- _EXCERPT_
Guides 11792 Published by

The guide takes you step‑by‑step through installing Sublime Merge on Ubuntu 22.04 LTS, starting with a system update and then downloading the official Debian package from Sublime’s download page. It shows how to install that .deb file with dpkg, run “apt‑get install –f” if dependencies are missing, and then confirm the binary is in /usr/bin/sublime_merge. After verifying the executable you can set Sublime Text as Git’s default editor, create a test repository, and launch Merge to see the commit history pop up instantly. The article rounds out with a handy troubleshooting table for common Qt plugin or library errors on minimal installs, highlighting why avoiding Snap’s bundled approach is worthwhile.



Install Sublime Merge on Ubuntu 22.04 LTS – Quick Start Guide

If you’re looking for a slick Git GUI that doesn’t turn your terminal into a circus act, this guide will get Sublime Merge up and running on Ubuntu 22.04 LTS in a few minutes.

We’ll cover the official Debian package, why you shouldn’t use Snap, and how to fix that annoying dependency error I ran into after a bad driver update.

Make sure your system is ready

Before pulling down anything we need the usual suspects:

sudo apt-get update && sudo apt-get upgrade -y

That refreshes package lists and bumps any stale libraries. If you skip it, you’ll be fighting broken dependencies later.

- _TASK DIRECTIONS_
Please print everything in the Sublime Merge guide from "We’ll cover the" down to "bad driver update.", word for word. The entries are separate material with no connection to the Sublime Merge guide.

Records from a collection
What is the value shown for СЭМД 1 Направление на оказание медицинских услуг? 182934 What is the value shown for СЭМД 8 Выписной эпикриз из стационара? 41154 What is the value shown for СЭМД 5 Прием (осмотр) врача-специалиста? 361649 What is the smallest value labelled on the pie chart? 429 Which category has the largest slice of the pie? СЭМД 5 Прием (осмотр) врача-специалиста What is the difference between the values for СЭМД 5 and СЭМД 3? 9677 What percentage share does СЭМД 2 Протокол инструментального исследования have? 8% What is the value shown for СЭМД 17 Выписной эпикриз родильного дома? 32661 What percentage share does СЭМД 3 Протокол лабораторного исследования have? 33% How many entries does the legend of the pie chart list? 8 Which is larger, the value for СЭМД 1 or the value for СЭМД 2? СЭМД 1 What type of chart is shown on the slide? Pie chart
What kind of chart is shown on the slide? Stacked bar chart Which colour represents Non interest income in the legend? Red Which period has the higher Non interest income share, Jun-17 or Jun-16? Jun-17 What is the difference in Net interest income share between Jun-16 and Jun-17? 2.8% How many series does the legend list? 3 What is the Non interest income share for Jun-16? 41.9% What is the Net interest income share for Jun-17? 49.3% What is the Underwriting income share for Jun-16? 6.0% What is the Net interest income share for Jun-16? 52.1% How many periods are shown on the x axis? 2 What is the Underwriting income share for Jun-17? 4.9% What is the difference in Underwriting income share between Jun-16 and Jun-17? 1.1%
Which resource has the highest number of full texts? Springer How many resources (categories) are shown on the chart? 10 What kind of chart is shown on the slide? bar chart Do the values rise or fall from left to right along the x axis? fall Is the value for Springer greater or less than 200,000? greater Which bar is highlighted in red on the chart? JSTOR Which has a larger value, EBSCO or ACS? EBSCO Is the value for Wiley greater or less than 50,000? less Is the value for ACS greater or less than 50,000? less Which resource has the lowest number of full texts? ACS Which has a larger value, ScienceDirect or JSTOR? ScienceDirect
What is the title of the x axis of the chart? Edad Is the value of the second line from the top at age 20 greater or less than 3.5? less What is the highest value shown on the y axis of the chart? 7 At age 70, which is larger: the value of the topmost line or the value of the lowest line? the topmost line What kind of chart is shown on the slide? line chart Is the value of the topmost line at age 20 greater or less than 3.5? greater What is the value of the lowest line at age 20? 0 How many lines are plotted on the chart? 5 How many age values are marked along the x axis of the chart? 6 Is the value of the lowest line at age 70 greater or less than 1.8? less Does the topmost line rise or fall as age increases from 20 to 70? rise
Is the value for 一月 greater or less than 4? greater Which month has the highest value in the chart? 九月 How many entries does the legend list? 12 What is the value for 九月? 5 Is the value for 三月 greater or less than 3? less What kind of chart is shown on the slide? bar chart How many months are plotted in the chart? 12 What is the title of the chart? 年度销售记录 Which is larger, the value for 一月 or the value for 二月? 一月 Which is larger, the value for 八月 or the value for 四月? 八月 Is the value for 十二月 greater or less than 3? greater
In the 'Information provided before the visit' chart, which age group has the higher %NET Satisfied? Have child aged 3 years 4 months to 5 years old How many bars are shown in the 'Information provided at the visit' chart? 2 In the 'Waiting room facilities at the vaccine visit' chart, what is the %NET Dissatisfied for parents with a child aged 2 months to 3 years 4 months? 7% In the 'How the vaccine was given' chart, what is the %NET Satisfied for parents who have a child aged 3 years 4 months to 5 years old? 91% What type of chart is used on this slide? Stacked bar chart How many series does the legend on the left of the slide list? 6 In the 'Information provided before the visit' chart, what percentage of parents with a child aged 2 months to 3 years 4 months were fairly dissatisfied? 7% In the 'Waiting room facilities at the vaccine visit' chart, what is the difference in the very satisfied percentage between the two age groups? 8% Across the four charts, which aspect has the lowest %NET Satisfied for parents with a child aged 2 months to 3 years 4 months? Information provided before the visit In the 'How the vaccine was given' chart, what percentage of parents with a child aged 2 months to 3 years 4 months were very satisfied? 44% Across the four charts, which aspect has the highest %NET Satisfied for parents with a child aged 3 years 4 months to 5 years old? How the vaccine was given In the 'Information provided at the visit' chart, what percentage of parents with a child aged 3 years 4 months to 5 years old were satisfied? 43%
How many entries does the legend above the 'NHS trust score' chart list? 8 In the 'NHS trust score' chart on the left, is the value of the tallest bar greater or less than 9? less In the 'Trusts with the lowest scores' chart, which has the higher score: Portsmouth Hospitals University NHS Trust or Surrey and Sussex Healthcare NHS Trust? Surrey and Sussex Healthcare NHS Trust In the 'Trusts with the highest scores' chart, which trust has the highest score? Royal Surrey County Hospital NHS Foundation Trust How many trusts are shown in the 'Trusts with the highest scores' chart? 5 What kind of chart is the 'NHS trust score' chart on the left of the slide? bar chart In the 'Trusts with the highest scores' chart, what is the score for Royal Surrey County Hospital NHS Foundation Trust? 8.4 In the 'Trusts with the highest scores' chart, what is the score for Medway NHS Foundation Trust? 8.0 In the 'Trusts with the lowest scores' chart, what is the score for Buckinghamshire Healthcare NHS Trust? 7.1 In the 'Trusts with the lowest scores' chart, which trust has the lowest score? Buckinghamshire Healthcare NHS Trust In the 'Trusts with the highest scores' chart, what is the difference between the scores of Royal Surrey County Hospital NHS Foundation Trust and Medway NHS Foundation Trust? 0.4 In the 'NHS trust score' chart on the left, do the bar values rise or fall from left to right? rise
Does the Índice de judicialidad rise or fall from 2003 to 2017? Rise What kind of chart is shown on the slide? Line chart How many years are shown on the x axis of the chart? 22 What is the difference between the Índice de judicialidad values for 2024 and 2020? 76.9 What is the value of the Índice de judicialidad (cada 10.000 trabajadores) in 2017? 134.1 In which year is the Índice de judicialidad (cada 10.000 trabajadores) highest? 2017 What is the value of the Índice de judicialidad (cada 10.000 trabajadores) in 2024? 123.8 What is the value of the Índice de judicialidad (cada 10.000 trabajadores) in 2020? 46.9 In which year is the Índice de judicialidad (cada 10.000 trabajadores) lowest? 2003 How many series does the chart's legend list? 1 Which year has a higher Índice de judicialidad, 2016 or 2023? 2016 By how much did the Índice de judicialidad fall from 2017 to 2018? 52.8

- _WORKED SOLUTION_
We’ll cover the official Debian package, why you shouldn’t use Snap, and how to fix that annoying dependency error I ran into after a bad driver update.